Selected excerpt:
· · · · ·
I wish more people knew how to read.

I can read very well @pixie5121 The OP's opening line was about what porn might be normalising. She went on to say that he had done it without discussion, and she thinks men should stop pulling these weird moves.

She opened out the conversation from moves that might inspired by porn, to the need to ask for consent for those moves.

Which you know very well, because that's what you replied to in your first post:

I find it a bit weird that you're criticising a man for doing a sexual act when you've only just met when you're....having intercourse with a man you've only just met.

How is he supposed to know where the line is?!

And the answer to this, is he's supposed to ask for consent.

What you wrote was unpleasant and ignorant. Fortunately the OP is sensible enough to ignore you.

pixie5121 · 19/06/2022 19:02

Luredbyapomegranate · 19/06/2022 18:58

I can read very well @pixie5121 The OP's opening line was about what porn might be normalising. She went on to say that he had done it without discussion, and she thinks men should stop pulling these weird moves.

She opened out the conversation from moves that might inspired by porn, to the need to ask for consent for those moves.
· · · · ·
Data provided:
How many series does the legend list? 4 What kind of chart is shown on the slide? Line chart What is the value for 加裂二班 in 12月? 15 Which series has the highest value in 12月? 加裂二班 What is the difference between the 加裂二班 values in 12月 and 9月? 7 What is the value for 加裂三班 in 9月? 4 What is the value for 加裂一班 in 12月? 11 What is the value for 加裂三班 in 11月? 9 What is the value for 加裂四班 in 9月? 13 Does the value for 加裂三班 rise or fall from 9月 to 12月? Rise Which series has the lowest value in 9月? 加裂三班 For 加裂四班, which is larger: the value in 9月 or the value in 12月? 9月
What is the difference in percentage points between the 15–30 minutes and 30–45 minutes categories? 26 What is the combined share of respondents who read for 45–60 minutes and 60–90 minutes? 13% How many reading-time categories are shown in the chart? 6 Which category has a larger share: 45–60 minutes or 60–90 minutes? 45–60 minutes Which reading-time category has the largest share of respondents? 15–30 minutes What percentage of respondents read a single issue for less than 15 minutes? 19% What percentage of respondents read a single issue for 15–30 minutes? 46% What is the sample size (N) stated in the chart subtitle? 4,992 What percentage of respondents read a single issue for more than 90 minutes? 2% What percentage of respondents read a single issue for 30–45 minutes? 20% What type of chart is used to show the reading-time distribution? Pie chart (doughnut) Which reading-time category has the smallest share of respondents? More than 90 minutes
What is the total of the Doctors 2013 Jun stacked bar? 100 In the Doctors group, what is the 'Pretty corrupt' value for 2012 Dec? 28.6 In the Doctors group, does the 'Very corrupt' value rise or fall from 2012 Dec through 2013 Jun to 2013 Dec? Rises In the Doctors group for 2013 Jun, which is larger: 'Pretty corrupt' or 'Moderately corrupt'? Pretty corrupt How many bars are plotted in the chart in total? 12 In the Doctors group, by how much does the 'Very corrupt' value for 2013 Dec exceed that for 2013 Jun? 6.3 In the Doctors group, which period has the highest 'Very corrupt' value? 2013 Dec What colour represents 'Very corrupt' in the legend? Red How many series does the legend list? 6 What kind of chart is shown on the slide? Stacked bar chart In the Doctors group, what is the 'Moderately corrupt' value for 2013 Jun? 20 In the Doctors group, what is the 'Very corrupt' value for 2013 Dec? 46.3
· · · · ·
Exercise prompt: What was the OP's opening line about, according to the forum exchange? These lines come from a different source than the forum exchange.

Response: It was about what porn might be normalizing.